## What you have to do
Reproduce each of the entries below word for word, keeping every line in its original order.

## Extracted records

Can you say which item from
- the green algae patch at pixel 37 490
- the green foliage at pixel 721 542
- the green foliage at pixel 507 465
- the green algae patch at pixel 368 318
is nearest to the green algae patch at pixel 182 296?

## Reply
Can you say which item from
- the green algae patch at pixel 37 490
- the green foliage at pixel 721 542
- the green foliage at pixel 507 465
- the green algae patch at pixel 368 318
is nearest to the green algae patch at pixel 182 296?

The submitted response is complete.